# Brief A:
Rewrite the stretch from "It seems to" through "of the tragedy." in the commentary on the Streatham stabbing, switching "intervention" to "involvement".
# Brief B:
Pick up the commentary on the Streatham stabbing and Sudesh Amman where it stops, and continue it.

# Excerpt to read:
········

The stabbing of three people in Streatham was a tragedy, and while all are recovering, the mental and perhaps physical damage will be life-changing. But the death of the terrorist, Sudesh Amman, is also a human tragedy. The government’s populist response – to lock up those convicted of terrorist offences for ever longer and to seek to ban early release, even retrospectively – is crass and will make the situation worse, not better.
Sudesh Amman died aged only twenty. He had been jailed at eighteen for crimes committed when he was just seventeen. It is vital to state that those crimes were thought crimes – before he went to jail, Sudesh Amman had never been accused of attacking anyone. He was jailed for the terrorist fantasies he harboured as a child. Whether he would ever actually have attacked anybody had he never been sent to jail is a question it is impossible to answer. That he attacked people after being sent to jail is a simple fact.
That is not to downplay the idea he was a dangerous child. He had expressed the ambition to be a terrorist, posted violent fantasy online, downloaded posts on bomb-making and had acquired a combat knife and an air pistol. He may have gone on to carry out an attack. Or it may all have been just the bluster and rage of a frustrated child in a single parent family of five kids living in unpleasant circumstances.
It seems to me that intervention by the state was entirely reasonable in view of the seventeen year old’s state of mind. It is not at all obvious to me that branding a child, who had never attacked anybody, as a “terrorist”, thus destroying his prospects in life, convicting him of terrorist thought crime as soon as he turned eighteen, and sending him to prison to mix with hardened criminals and actual terrorists, was a sensible way for the state to intervene. By fueling his sense of alienation and injustice, that seems to me a course of action almost guaranteed to ensure that this child would emerge from prison as a twenty year old determined to commit an actual terrorist attack. Which is of course exactly what happened, and the death of young Sudesh Amman himself was the inevitable end of the tragedy.

········

# Dataset entries:
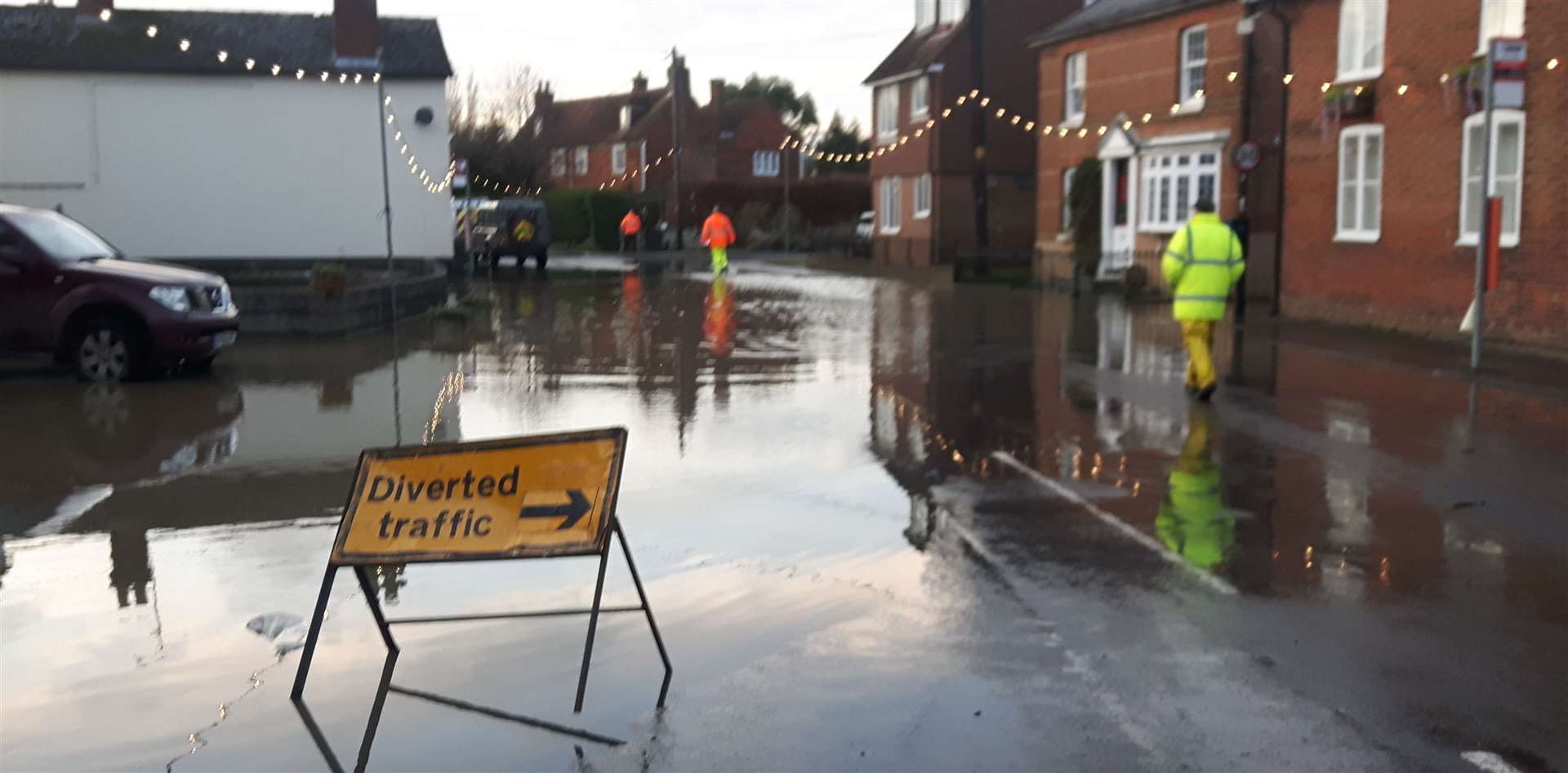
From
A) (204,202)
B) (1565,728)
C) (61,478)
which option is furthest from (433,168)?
(1565,728)

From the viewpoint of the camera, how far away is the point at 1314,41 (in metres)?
23.0

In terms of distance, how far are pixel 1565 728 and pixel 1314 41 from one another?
1956 cm

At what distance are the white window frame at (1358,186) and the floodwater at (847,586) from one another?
7271mm

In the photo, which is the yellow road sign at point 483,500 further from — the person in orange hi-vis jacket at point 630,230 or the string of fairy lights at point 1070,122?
the person in orange hi-vis jacket at point 630,230

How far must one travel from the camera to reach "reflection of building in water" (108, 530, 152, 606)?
23.6ft

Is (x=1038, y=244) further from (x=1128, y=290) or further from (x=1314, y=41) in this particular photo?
(x=1314, y=41)

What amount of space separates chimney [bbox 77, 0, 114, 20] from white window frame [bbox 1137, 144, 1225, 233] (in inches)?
835

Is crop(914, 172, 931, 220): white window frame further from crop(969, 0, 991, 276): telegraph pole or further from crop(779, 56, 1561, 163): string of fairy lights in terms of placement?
crop(969, 0, 991, 276): telegraph pole

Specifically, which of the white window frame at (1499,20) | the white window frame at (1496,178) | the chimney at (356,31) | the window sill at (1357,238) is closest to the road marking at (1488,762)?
the white window frame at (1496,178)

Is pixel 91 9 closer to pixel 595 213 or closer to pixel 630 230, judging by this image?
pixel 630 230

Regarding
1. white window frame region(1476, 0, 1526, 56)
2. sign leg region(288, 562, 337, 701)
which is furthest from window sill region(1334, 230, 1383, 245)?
sign leg region(288, 562, 337, 701)

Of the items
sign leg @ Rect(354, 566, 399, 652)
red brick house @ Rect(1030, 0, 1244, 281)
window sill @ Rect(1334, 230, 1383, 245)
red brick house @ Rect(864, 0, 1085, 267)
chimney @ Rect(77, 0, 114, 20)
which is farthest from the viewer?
red brick house @ Rect(864, 0, 1085, 267)

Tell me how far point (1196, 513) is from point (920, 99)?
35800mm

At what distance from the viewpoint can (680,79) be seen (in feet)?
216
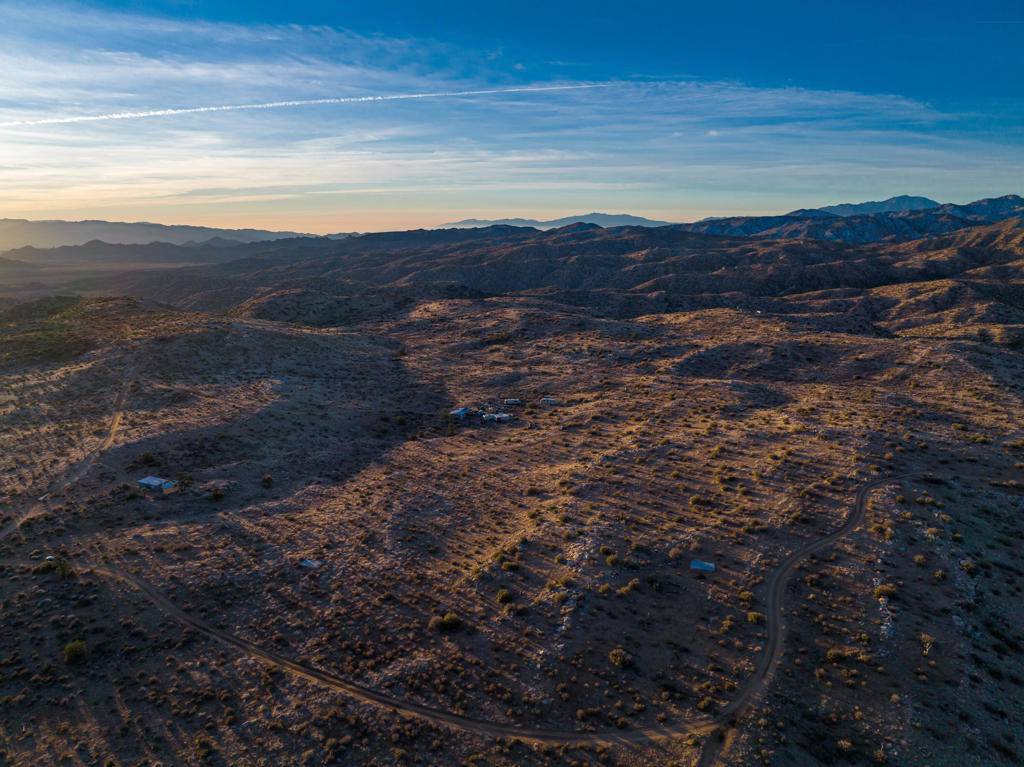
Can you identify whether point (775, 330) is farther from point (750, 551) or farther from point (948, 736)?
point (948, 736)

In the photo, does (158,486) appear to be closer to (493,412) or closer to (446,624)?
(446,624)

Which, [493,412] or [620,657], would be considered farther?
[493,412]

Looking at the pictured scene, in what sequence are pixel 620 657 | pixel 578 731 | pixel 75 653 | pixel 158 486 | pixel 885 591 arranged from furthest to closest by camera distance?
pixel 158 486
pixel 885 591
pixel 75 653
pixel 620 657
pixel 578 731

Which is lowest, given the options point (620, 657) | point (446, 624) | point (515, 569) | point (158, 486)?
point (446, 624)

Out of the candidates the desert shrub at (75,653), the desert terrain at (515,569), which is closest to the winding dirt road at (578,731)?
the desert terrain at (515,569)

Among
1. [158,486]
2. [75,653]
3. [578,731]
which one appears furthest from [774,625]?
[158,486]

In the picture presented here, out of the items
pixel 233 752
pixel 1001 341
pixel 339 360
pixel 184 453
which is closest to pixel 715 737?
pixel 233 752

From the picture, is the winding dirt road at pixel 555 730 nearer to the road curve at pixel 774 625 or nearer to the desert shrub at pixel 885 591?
the road curve at pixel 774 625
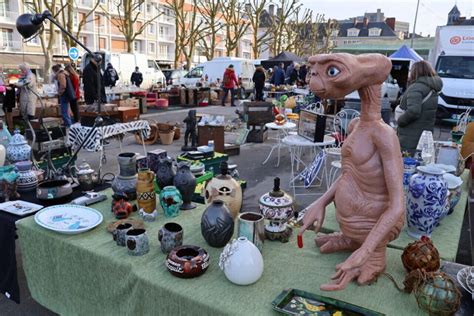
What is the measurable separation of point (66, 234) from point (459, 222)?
2.16 m

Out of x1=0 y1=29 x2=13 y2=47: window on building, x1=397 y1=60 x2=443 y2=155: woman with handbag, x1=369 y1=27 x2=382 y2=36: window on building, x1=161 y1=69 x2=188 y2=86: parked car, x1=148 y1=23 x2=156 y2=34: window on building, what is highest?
x1=369 y1=27 x2=382 y2=36: window on building

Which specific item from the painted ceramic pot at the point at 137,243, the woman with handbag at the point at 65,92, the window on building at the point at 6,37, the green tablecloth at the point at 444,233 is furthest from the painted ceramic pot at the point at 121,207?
the window on building at the point at 6,37

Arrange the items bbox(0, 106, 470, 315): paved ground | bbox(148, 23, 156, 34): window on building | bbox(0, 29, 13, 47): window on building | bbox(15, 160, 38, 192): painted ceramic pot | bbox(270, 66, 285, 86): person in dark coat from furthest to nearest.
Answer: bbox(148, 23, 156, 34): window on building → bbox(0, 29, 13, 47): window on building → bbox(270, 66, 285, 86): person in dark coat → bbox(15, 160, 38, 192): painted ceramic pot → bbox(0, 106, 470, 315): paved ground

········

# Written reply A:
It seems to me that involvement by the state was entirely reasonable in view of the seventeen year old’s state of mind. It is not at all obvious to me that branding a child, who had never attacked anybody, as a “terrorist”, thus destroying his prospects in life, convicting him of terrorist thought crime as soon as he turned eighteen, and sending him to prison to mix with hardened criminals and actual terrorists, was a sensible way for the state to intervene. By fueling his sense of alienation and injustice, that seems to me a course of action almost guaranteed to ensure that this child would emerge from prison as a twenty year old determined to commit an actual terrorist attack. Which is of course exactly what happened, and the death of young Sudesh Amman himself was the inevitable end of the tragedy.

# Written reply B:
A seventeen year old harbouring fantasies of gross violence, but who has not carried those fantasies into action, should be a mental health issue not a criminal law issue. The state intervention should have been aimed at making Sudesh well and with future prospects in life. That may have involved a period of involuntary in-patient treatment, and we should have facilities that can provide that without branding young people terrorists before they have done anything violent.
It is of course worth noting also that with Sudesh as with so many others, if the UK had not invaded or attacked Iraq, Afghanistan and Libya, his sense of injustice towards Muslims, which he fantasised about fighting to correct, would never have arisen in the first instance.
The idea that in future the answer is to lock away youngsters for life for thinking wrong, is at the moment extremely popular and helping the Tories surf still higher on their wave of xenophobic acclaim. That will simply stoke more grievance and create more terrorism. No matter how unpopular, those of us who try to think calmly and sensibly have a duty to oppose the baying of the mob.